## START SUPPLIED ENTRIES

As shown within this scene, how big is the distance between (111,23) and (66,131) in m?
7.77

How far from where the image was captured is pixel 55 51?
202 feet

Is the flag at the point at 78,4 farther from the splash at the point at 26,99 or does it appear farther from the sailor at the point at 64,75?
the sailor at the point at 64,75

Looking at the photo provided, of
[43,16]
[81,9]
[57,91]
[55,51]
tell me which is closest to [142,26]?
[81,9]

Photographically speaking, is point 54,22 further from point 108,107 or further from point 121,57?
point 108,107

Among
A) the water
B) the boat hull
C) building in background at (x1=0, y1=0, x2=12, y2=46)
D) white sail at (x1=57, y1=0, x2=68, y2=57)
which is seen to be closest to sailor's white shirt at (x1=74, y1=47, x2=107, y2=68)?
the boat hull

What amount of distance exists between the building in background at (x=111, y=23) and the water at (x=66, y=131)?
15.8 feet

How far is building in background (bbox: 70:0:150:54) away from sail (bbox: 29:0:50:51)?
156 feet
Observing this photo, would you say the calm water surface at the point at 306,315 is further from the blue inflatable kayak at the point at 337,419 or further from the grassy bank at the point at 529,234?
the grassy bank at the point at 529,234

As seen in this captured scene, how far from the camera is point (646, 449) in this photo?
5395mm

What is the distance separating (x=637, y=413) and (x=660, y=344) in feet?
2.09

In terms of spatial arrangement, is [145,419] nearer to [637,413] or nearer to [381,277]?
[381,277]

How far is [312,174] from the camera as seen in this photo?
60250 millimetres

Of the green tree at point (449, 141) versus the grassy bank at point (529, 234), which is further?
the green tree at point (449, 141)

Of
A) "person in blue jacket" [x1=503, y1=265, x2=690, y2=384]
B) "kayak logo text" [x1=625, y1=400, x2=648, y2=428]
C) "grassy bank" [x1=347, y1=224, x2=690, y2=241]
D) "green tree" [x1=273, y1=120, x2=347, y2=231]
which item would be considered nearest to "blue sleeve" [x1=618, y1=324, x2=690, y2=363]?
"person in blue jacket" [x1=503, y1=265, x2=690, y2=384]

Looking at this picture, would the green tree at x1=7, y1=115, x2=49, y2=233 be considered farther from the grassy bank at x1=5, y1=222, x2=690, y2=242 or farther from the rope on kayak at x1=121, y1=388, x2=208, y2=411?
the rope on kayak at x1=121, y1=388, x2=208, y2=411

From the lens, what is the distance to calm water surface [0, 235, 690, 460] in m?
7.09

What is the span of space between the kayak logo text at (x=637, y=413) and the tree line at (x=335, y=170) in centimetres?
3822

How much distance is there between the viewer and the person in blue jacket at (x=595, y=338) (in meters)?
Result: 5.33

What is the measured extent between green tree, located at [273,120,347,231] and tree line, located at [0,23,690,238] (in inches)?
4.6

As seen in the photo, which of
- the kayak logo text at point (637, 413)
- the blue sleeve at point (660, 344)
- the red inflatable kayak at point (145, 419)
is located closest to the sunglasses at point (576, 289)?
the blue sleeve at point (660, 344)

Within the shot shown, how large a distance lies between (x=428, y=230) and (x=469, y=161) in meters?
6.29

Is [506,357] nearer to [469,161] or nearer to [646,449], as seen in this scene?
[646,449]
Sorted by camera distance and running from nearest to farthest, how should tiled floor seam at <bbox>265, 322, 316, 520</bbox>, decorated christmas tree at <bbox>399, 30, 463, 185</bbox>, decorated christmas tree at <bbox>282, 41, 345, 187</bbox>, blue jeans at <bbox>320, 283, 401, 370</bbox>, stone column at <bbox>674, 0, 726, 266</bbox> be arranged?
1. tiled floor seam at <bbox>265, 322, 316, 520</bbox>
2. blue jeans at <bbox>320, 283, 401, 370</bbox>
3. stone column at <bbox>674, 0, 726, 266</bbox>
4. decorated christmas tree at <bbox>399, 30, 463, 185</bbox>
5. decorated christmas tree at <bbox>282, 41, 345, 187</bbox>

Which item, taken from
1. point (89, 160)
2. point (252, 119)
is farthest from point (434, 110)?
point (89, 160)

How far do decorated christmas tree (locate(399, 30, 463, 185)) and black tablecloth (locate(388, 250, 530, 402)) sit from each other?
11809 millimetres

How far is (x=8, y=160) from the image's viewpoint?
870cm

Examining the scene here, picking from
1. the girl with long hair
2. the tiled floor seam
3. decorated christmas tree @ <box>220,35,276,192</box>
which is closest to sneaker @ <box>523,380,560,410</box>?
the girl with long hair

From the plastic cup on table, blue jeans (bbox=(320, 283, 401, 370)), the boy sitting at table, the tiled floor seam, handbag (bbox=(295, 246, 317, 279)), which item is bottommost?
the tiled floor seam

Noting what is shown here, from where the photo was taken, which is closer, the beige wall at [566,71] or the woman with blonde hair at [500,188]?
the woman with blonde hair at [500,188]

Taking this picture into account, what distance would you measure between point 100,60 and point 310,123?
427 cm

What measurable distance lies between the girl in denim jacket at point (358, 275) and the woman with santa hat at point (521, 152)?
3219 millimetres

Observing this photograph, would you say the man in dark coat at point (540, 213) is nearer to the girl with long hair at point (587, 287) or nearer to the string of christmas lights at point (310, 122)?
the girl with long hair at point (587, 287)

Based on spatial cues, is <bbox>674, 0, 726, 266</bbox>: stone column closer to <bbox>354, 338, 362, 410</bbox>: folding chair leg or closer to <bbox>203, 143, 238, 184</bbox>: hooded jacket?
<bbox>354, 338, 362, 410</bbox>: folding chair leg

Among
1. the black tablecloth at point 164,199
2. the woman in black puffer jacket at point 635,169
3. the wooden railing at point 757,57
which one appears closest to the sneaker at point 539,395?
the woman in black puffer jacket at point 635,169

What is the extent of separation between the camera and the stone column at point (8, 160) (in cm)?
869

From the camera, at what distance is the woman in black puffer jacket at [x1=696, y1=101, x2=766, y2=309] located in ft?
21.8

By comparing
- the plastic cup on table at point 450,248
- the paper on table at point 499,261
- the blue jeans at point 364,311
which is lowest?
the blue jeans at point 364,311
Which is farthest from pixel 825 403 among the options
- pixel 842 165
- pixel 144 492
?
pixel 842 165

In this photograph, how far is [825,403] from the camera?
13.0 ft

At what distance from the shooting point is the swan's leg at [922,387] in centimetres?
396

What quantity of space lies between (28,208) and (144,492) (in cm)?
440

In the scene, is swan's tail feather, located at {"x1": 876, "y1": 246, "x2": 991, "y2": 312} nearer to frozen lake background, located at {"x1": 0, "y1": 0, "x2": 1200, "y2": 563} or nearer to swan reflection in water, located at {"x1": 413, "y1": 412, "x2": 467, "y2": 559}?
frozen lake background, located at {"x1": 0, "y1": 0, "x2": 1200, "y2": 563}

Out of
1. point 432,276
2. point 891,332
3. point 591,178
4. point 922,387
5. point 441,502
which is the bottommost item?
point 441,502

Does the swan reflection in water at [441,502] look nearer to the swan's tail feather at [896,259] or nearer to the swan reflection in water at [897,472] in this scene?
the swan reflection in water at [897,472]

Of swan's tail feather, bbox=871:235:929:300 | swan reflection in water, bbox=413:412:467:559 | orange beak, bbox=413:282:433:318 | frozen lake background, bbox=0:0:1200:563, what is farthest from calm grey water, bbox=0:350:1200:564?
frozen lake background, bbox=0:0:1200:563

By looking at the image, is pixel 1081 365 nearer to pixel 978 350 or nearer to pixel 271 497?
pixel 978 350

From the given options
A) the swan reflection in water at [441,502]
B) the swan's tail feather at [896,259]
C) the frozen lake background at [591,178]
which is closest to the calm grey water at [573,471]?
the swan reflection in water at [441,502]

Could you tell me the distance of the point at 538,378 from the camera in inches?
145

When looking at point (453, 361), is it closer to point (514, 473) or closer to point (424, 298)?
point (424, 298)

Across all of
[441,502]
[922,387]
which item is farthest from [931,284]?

## END SUPPLIED ENTRIES

» **WHAT IS BEING ASKED**
Turn every line of the entries above into a numbered list, skipping the blank lines.

» **FULL ANSWER**
1. As shown within this scene, how big is the distance between (111,23) and (66,131) in m?
2. 7.77
3. How far from where the image was captured is pixel 55 51?
4. 202 feet
5. Is the flag at the point at 78,4 farther from the splash at the point at 26,99 or does it appear farther from the sailor at the point at 64,75?
6. the sailor at the point at 64,75
7. Looking at the photo provided, of
8. [43,16]
9. [81,9]
10. [57,91]
11. [55,51]
12. tell me which is closest to [142,26]?
13. [81,9]
14. Photographically speaking, is point 54,22 further from point 108,107 or further from point 121,57?
15. point 108,107
16. Among
17. A) the water
18. B) the boat hull
19. C) building in background at (x1=0, y1=0, x2=12, y2=46)
20. D) white sail at (x1=57, y1=0, x2=68, y2=57)
21. which is seen to be closest to sailor's white shirt at (x1=74, y1=47, x2=107, y2=68)?
22. the boat hull
23. What amount of distance exists between the building in background at (x=111, y=23) and the water at (x=66, y=131)?
24. 15.8 feet
25. How far is building in background (bbox: 70:0:150:54) away from sail (bbox: 29:0:50:51)?
26. 156 feet
27. Observing this photo, would you say the calm water surface at the point at 306,315 is further from the blue inflatable kayak at the point at 337,419 or further from the grassy bank at the point at 529,234?
28. the grassy bank at the point at 529,234
29. As seen in this captured scene, how far from the camera is point (646, 449) in this photo?
30. 5395mm
31. What is the distance separating (x=637, y=413) and (x=660, y=344) in feet?
32. 2.09
33. In terms of spatial arrangement, is [145,419] nearer to [637,413] or nearer to [381,277]?
34. [381,277]
35. How far is [312,174] from the camera as seen in this photo?
36. 60250 millimetres
37. Of the green tree at point (449, 141) versus the grassy bank at point (529, 234), which is further?
38. the green tree at point (449, 141)
39. Of
40. A) "person in blue jacket" [x1=503, y1=265, x2=690, y2=384]
41. B) "kayak logo text" [x1=625, y1=400, x2=648, y2=428]
42. C) "grassy bank" [x1=347, y1=224, x2=690, y2=241]
43. D) "green tree" [x1=273, y1=120, x2=347, y2=231]
44. which item would be considered nearest to "blue sleeve" [x1=618, y1=324, x2=690, y2=363]?
45. "person in blue jacket" [x1=503, y1=265, x2=690, y2=384]
46. Looking at this picture, would the green tree at x1=7, y1=115, x2=49, y2=233 be considered farther from the grassy bank at x1=5, y1=222, x2=690, y2=242 or farther from the rope on kayak at x1=121, y1=388, x2=208, y2=411?
47. the rope on kayak at x1=121, y1=388, x2=208, y2=411
48. From the lens, what is the distance to calm water surface [0, 235, 690, 460] in m?
49. 7.09
50. What is the span of space between the kayak logo text at (x=637, y=413) and the tree line at (x=335, y=170) in centimetres?
51. 3822
52. How much distance is there between the viewer and the person in blue jacket at (x=595, y=338) (in meters)?
53. Result: 5.33
54. What is the measured extent between green tree, located at [273,120,347,231] and tree line, located at [0,23,690,238] (in inches)?
55. 4.6
56. As seen in the photo, which of
57. - the kayak logo text at point (637, 413)
58. - the blue sleeve at point (660, 344)
59. - the red inflatable kayak at point (145, 419)
60. is located closest to the sunglasses at point (576, 289)?
61. the blue sleeve at point (660, 344)
62. Within the shot shown, how large a distance lies between (x=428, y=230) and (x=469, y=161) in meters?
63. 6.29
64. Is [506,357] nearer to [469,161] or nearer to [646,449], as seen in this scene?
65. [646,449]
66. Sorted by camera distance and running from nearest to farthest, how should tiled floor seam at <bbox>265, 322, 316, 520</bbox>, decorated christmas tree at <bbox>399, 30, 463, 185</bbox>, decorated christmas tree at <bbox>282, 41, 345, 187</bbox>, blue jeans at <bbox>320, 283, 401, 370</bbox>, stone column at <bbox>674, 0, 726, 266</bbox> be arranged?
67. 1. tiled floor seam at <bbox>265, 322, 316, 520</bbox>
68. 2. blue jeans at <bbox>320, 283, 401, 370</bbox>
69. 3. stone column at <bbox>674, 0, 726, 266</bbox>
70. 4. decorated christmas tree at <bbox>399, 30, 463, 185</bbox>
71. 5. decorated christmas tree at <bbox>282, 41, 345, 187</bbox>
72. Which item, taken from
73. 1. point (89, 160)
74. 2. point (252, 119)
75. is farthest from point (434, 110)?
76. point (89, 160)
77. How far do decorated christmas tree (locate(399, 30, 463, 185)) and black tablecloth (locate(388, 250, 530, 402)) sit from each other?
78. 11809 millimetres
79. How far is (x=8, y=160) from the image's viewpoint?
80. 870cm
81. Examining the scene here, picking from
82. 1. the girl with long hair
83. 2. the tiled floor seam
84. 3. decorated christmas tree @ <box>220,35,276,192</box>
85. which is closest to sneaker @ <box>523,380,560,410</box>?
86. the girl with long hair
87. From the plastic cup on table, blue jeans (bbox=(320, 283, 401, 370)), the boy sitting at table, the tiled floor seam, handbag (bbox=(295, 246, 317, 279)), which item is bottommost?
88. the tiled floor seam
89. Noting what is shown here, from where the photo was taken, which is closer, the beige wall at [566,71] or the woman with blonde hair at [500,188]?
90. the woman with blonde hair at [500,188]
91. Taking this picture into account, what distance would you measure between point 100,60 and point 310,123?
92. 427 cm
93. What measurable distance lies between the girl in denim jacket at point (358, 275) and the woman with santa hat at point (521, 152)?
94. 3219 millimetres
95. Observing this photograph, would you say the man in dark coat at point (540, 213) is nearer to the girl with long hair at point (587, 287) or nearer to the string of christmas lights at point (310, 122)?
96. the girl with long hair at point (587, 287)
97. Based on spatial cues, is <bbox>674, 0, 726, 266</bbox>: stone column closer to <bbox>354, 338, 362, 410</bbox>: folding chair leg or closer to <bbox>203, 143, 238, 184</bbox>: hooded jacket?
98. <bbox>354, 338, 362, 410</bbox>: folding chair leg
99. Among
100. 1. the black tablecloth at point 164,199
101. 2. the woman in black puffer jacket at point 635,169
102. 3. the wooden railing at point 757,57
103. which one appears closest to the sneaker at point 539,395?
104. the woman in black puffer jacket at point 635,169
105. What is the extent of separation between the camera and the stone column at point (8, 160) (in cm)?
106. 869
107. From the camera, at what distance is the woman in black puffer jacket at [x1=696, y1=101, x2=766, y2=309] located in ft?
108. 21.8
109. By comparing
110. - the plastic cup on table at point 450,248
111. - the paper on table at point 499,261
112. - the blue jeans at point 364,311
113. which is lowest?
114. the blue jeans at point 364,311
115. Which is farthest from pixel 825 403 among the options
116. - pixel 842 165
117. - pixel 144 492
118. ?
119. pixel 842 165
120. In this photograph, how far is [825,403] from the camera?
121. 13.0 ft
122. At what distance from the shooting point is the swan's leg at [922,387] in centimetres?
123. 396
124. What quantity of space lies between (28,208) and (144,492) (in cm)?
125. 440
126. In the scene, is swan's tail feather, located at {"x1": 876, "y1": 246, "x2": 991, "y2": 312} nearer to frozen lake background, located at {"x1": 0, "y1": 0, "x2": 1200, "y2": 563} or nearer to swan reflection in water, located at {"x1": 413, "y1": 412, "x2": 467, "y2": 559}?
127. frozen lake background, located at {"x1": 0, "y1": 0, "x2": 1200, "y2": 563}
128. Out of
129. 1. point 432,276
130. 2. point 891,332
131. 3. point 591,178
132. 4. point 922,387
133. 5. point 441,502
134. which is the bottommost item?
135. point 441,502
136. Does the swan reflection in water at [441,502] look nearer to the swan's tail feather at [896,259] or nearer to the swan reflection in water at [897,472] in this scene?
137. the swan reflection in water at [897,472]
138. Of swan's tail feather, bbox=871:235:929:300 | swan reflection in water, bbox=413:412:467:559 | orange beak, bbox=413:282:433:318 | frozen lake background, bbox=0:0:1200:563, what is farthest from calm grey water, bbox=0:350:1200:564?
139. frozen lake background, bbox=0:0:1200:563
140. By looking at the image, is pixel 1081 365 nearer to pixel 978 350 or nearer to pixel 271 497?
141. pixel 978 350
142. From the given options
143. A) the swan reflection in water at [441,502]
144. B) the swan's tail feather at [896,259]
145. C) the frozen lake background at [591,178]
146. which is closest to the calm grey water at [573,471]?
147. the swan reflection in water at [441,502]
148. Could you tell me the distance of the point at 538,378 from the camera in inches?
149. 145
150. When looking at point (453, 361), is it closer to point (514, 473) or closer to point (424, 298)?
151. point (424, 298)
152. Across all of
153. [441,502]
154. [922,387]
155. which item is farthest from [931,284]?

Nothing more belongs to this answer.